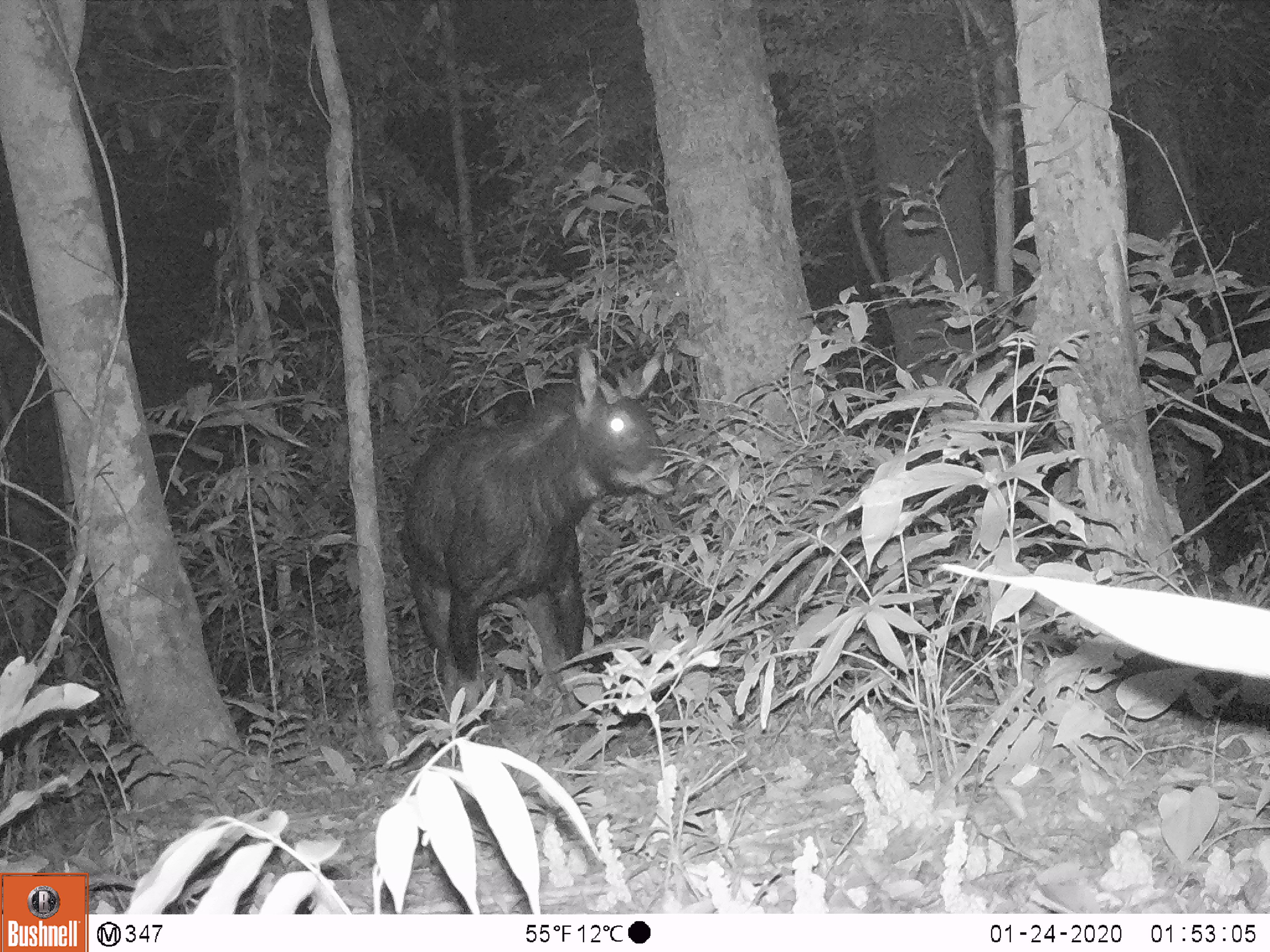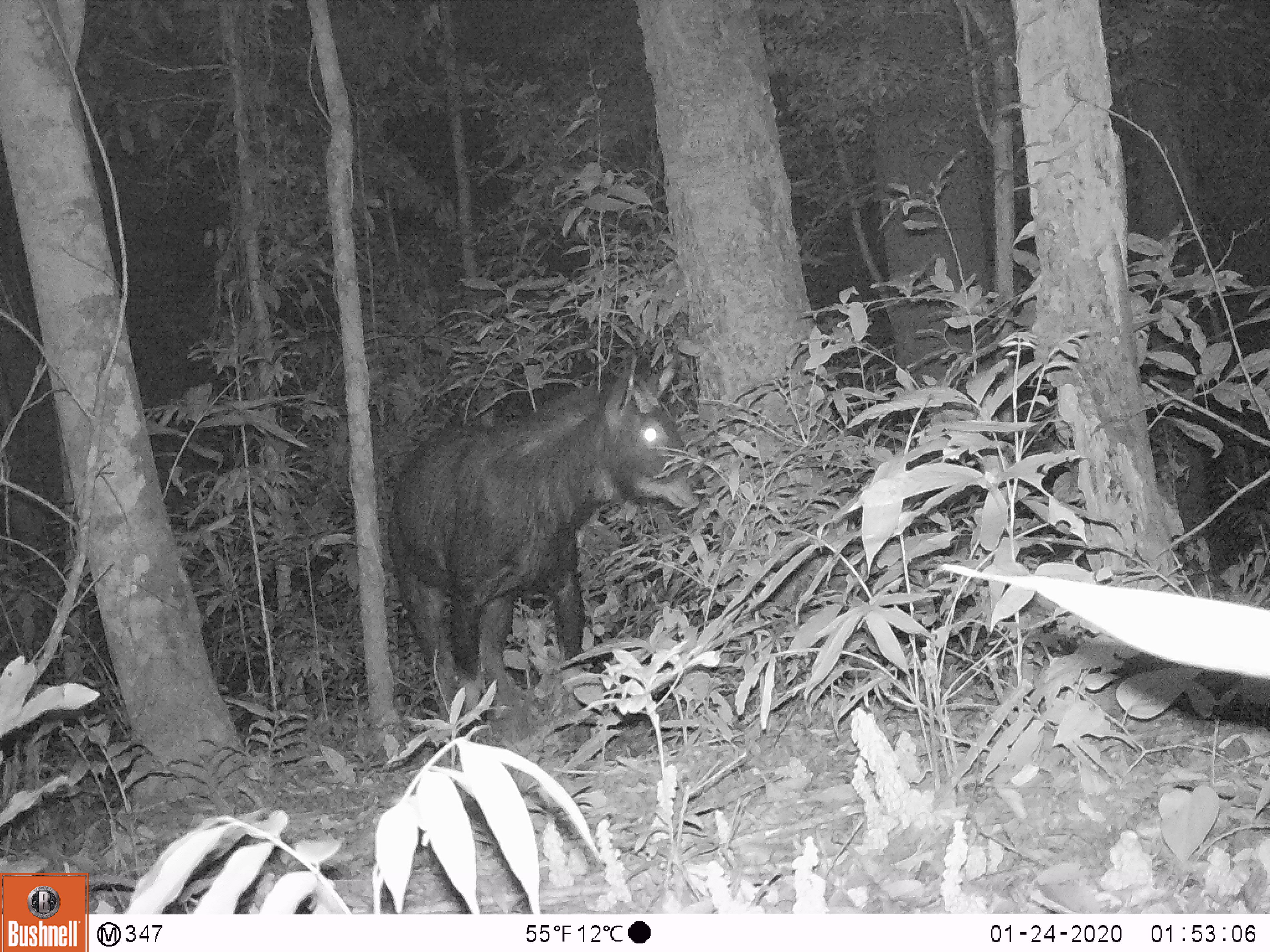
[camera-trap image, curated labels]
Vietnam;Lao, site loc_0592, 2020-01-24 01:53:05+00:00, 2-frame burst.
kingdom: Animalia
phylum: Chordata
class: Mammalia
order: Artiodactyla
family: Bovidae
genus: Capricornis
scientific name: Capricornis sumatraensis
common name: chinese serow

• [What the exercise asks] The reply must consist solely of the lines from the one containing "order: Artiodactyla" through the last line of the data, reproduced exactly.

• [Output of the exercise]
order: Artiodactyla
family: Bovidae
genus: Capricornis
scientific name: Capricornis sumatraensis
common name: chinese serow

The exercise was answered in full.